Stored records
================

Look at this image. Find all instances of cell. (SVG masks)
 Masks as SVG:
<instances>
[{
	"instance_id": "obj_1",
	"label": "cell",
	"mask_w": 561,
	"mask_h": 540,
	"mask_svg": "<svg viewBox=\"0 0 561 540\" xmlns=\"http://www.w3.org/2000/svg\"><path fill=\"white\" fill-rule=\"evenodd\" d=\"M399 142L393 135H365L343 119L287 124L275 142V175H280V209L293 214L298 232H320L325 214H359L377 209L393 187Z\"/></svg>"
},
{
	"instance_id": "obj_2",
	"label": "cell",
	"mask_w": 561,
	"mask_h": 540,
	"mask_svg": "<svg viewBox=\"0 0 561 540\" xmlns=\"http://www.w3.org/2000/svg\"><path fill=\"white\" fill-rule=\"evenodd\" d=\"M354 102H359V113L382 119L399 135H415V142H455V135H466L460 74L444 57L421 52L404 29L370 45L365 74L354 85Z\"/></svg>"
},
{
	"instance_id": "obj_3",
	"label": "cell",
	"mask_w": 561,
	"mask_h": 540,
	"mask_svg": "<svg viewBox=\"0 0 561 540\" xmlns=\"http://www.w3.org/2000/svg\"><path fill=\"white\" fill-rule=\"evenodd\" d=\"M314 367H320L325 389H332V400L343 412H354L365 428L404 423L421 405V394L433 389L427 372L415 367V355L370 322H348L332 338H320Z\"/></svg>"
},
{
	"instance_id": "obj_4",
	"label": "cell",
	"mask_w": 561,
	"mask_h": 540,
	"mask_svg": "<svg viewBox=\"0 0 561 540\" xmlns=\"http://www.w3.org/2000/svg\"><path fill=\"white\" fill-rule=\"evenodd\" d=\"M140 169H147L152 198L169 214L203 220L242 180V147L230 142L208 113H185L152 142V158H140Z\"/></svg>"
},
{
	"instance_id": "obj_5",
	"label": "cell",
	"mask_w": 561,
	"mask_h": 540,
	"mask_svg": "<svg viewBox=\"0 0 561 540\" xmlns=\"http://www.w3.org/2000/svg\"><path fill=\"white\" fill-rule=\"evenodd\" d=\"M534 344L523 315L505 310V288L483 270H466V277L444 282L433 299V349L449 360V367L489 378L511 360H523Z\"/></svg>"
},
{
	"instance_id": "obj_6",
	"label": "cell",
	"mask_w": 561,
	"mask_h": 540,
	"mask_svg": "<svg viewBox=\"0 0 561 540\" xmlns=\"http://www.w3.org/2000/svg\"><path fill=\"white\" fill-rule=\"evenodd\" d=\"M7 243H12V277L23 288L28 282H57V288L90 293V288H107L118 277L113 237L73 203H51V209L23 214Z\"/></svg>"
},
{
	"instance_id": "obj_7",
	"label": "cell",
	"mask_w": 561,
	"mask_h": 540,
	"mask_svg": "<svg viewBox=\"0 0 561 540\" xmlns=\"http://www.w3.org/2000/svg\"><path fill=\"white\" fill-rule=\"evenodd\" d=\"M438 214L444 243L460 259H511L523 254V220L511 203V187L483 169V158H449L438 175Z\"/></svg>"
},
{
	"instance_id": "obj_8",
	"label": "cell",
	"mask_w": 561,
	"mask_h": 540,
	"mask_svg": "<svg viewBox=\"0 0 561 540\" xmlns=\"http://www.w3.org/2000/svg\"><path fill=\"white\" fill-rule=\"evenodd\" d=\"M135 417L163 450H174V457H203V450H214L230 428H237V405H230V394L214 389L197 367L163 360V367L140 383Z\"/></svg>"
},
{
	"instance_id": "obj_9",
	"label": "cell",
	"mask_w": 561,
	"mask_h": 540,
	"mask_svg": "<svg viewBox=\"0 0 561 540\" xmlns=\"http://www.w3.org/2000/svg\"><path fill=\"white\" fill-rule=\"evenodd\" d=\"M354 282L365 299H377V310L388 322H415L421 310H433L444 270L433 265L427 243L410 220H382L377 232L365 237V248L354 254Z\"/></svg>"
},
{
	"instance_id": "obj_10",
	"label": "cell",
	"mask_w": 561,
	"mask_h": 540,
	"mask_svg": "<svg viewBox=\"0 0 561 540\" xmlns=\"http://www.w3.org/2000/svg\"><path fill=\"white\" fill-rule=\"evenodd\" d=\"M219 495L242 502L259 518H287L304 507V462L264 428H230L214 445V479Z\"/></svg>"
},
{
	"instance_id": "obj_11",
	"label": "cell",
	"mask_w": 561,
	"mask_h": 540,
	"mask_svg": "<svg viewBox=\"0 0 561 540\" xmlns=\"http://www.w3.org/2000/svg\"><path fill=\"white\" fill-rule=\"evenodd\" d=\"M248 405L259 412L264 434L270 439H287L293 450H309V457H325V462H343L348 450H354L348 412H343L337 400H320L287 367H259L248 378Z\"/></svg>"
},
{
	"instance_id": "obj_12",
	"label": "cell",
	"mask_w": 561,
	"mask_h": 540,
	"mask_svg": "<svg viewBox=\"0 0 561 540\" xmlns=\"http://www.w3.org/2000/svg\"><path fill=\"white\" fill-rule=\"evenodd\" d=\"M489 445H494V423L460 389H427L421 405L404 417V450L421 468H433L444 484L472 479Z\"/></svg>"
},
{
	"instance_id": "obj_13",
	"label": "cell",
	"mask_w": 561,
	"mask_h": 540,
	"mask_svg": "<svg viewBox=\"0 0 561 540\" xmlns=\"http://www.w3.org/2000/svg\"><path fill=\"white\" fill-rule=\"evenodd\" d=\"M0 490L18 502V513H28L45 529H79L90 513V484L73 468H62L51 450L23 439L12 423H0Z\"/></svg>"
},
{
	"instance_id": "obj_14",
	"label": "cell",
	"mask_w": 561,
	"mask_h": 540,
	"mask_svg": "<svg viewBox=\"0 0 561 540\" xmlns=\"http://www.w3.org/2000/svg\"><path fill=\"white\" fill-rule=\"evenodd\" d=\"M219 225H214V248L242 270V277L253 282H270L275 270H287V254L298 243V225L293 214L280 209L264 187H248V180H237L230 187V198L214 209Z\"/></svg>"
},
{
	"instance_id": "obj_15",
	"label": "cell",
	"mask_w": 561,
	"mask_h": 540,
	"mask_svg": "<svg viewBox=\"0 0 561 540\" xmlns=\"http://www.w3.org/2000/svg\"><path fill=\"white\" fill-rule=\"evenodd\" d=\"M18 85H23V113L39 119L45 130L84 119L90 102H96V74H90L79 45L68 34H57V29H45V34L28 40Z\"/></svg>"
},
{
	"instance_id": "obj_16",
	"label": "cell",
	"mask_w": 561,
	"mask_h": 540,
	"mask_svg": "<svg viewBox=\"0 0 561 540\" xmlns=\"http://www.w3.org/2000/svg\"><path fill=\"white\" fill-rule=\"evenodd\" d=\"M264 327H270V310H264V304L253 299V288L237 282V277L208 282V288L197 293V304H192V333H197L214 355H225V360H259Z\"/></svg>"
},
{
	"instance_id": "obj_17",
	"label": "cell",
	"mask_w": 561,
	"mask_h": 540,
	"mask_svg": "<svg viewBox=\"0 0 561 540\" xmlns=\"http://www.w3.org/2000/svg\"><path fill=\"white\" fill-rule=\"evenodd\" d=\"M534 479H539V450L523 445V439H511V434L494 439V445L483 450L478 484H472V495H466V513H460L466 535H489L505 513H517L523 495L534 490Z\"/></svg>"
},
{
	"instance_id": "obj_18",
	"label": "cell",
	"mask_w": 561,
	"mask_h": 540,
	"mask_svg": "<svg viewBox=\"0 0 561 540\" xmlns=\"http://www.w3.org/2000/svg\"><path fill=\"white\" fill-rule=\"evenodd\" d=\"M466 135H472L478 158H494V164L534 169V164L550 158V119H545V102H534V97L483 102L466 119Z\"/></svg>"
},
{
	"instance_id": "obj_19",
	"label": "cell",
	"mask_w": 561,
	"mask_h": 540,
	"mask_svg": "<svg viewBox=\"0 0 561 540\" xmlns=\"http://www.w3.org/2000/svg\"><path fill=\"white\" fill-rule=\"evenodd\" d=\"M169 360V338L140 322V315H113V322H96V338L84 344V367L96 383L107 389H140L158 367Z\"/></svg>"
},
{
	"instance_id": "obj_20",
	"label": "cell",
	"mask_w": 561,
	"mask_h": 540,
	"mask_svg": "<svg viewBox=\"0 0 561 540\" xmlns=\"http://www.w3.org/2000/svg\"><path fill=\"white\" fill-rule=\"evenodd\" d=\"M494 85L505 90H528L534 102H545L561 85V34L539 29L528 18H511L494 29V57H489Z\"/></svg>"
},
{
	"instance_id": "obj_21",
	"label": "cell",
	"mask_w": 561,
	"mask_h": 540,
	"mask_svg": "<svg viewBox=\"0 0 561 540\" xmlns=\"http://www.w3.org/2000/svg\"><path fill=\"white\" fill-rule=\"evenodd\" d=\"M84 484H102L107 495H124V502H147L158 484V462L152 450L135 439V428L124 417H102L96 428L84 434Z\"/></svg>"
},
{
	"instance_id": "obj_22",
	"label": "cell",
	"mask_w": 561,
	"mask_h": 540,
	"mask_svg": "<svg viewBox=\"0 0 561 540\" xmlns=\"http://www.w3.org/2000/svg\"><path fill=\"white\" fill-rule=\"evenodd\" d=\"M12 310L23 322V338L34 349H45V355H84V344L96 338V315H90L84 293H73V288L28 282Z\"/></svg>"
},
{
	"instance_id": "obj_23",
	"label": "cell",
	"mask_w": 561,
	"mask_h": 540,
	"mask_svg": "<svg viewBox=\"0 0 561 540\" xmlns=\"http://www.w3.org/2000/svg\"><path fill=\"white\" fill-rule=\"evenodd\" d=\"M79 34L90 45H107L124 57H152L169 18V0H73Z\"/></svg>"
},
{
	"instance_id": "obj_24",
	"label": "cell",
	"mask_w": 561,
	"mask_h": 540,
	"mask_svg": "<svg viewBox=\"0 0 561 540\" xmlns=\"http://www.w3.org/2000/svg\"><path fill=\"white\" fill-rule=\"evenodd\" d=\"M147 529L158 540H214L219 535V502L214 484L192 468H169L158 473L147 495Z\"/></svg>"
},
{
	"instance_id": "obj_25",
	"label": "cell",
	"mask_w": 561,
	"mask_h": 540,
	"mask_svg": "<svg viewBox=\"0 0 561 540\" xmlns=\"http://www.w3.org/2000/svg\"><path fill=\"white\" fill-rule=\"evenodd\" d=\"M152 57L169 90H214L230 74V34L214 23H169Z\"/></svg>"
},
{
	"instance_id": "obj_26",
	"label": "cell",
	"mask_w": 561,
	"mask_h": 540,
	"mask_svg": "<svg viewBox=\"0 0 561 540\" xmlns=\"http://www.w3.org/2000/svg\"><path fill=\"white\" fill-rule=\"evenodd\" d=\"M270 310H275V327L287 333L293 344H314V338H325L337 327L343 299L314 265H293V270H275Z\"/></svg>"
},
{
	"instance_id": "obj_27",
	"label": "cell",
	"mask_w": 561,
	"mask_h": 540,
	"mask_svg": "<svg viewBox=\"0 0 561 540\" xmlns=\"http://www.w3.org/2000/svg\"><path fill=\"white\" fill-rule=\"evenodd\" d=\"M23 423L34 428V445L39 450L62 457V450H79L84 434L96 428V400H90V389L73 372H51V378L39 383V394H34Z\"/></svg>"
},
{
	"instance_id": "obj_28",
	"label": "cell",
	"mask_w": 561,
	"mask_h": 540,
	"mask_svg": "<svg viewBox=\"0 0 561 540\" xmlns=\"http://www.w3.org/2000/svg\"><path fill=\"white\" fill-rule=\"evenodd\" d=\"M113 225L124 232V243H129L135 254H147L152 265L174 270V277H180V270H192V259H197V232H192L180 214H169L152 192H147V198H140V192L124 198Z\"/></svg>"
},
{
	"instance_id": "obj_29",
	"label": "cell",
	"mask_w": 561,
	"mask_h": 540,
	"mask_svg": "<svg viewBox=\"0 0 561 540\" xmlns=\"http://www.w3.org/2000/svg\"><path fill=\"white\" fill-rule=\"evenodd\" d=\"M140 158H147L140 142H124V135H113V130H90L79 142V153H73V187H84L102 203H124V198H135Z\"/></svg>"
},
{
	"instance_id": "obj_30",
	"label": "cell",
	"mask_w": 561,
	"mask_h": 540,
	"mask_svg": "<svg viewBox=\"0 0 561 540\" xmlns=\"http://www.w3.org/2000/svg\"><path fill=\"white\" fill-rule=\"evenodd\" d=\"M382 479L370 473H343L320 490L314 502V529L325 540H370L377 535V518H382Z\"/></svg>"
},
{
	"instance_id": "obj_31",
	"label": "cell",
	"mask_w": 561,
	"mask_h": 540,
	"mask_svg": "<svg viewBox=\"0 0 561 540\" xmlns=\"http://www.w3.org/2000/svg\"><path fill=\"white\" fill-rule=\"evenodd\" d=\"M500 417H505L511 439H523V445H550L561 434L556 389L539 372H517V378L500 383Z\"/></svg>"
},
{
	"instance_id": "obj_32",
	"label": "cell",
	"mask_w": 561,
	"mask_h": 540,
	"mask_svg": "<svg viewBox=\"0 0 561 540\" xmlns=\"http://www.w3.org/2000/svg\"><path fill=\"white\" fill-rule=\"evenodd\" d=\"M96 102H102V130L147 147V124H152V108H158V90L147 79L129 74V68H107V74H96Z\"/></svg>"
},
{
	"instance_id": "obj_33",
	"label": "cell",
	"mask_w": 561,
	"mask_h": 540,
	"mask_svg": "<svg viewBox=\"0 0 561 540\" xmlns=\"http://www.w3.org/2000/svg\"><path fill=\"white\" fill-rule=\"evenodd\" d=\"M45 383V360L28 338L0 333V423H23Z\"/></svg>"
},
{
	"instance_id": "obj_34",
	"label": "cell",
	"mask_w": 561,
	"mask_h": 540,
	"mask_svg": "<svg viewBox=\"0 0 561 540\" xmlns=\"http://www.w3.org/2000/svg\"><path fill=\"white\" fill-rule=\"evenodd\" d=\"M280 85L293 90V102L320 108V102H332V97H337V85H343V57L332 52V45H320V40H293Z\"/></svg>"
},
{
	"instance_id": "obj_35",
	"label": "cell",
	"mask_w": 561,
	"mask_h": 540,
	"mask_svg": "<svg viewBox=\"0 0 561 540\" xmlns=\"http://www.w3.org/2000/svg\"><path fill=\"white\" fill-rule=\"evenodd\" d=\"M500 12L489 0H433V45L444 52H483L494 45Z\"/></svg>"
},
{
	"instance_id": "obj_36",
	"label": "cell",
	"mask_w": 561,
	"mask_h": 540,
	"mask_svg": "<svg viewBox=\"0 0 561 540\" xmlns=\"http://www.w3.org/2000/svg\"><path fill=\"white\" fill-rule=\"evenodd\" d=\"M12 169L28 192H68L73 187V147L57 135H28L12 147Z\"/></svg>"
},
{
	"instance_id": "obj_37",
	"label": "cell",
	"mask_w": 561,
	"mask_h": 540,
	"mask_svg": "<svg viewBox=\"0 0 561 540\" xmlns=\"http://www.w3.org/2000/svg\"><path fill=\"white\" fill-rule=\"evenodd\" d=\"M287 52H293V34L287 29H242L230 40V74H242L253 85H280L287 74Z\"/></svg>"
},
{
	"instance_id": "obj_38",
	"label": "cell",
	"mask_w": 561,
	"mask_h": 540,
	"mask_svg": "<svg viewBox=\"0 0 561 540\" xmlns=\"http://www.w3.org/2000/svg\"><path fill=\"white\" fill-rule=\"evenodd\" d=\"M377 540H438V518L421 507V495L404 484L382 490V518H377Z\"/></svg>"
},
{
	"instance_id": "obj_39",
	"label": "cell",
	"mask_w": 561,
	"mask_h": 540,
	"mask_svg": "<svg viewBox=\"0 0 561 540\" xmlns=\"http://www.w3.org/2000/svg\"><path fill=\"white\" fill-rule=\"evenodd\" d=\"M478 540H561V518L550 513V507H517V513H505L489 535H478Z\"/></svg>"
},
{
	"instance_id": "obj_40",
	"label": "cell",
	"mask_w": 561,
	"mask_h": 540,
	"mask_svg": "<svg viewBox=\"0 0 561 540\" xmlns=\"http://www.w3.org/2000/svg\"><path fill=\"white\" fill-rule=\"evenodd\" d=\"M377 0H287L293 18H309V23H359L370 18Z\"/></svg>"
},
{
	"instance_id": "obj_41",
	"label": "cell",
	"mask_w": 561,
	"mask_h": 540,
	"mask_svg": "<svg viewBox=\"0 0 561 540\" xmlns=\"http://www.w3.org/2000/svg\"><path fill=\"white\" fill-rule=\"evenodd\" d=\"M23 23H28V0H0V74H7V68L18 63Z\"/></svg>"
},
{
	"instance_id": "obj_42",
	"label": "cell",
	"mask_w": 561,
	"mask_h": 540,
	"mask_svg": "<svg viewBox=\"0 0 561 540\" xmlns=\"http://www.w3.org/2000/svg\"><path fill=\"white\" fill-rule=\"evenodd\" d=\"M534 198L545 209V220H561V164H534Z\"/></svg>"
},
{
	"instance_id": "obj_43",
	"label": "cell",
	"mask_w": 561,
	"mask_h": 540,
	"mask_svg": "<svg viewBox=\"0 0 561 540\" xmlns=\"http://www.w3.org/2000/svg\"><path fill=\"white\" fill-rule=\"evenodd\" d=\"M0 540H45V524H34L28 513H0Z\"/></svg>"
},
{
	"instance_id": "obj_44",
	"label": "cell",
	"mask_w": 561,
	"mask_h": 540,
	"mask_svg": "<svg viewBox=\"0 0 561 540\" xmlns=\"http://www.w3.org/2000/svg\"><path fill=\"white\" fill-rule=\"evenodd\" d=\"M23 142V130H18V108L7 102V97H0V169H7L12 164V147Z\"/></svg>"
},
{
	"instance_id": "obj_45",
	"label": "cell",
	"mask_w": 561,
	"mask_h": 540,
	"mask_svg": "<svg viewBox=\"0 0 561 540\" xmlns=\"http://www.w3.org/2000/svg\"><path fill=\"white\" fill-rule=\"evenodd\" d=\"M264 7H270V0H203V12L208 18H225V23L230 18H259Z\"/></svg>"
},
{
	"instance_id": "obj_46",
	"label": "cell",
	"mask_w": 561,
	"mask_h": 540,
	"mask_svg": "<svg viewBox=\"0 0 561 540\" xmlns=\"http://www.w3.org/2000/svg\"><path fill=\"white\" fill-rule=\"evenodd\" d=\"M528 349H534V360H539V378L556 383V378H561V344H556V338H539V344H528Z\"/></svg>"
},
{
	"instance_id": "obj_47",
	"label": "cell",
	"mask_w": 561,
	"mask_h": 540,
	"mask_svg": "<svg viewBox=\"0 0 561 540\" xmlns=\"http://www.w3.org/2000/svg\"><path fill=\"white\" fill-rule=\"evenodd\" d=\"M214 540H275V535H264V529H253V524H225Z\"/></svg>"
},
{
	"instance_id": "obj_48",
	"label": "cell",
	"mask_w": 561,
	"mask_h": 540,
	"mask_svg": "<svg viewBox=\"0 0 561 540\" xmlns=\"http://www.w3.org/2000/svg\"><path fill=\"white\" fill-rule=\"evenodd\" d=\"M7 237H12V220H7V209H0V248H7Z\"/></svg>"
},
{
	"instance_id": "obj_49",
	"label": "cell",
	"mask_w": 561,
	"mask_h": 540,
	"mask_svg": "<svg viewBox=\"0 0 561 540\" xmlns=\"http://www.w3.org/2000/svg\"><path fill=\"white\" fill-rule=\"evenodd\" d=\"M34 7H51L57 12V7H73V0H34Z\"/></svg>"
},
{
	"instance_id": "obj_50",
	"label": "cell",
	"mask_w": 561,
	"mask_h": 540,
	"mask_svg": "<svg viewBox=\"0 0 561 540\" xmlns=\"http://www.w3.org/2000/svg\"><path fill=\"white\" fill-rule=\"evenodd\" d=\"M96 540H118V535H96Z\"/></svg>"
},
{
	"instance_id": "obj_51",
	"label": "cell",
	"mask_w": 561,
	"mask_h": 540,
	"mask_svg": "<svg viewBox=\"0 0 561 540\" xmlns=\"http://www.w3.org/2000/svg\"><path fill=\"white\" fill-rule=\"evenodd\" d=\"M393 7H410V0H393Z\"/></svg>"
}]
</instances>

================

Exercise objective
Count the lines in the records above that contain the string "instances", and reply with only that number.

Written response
3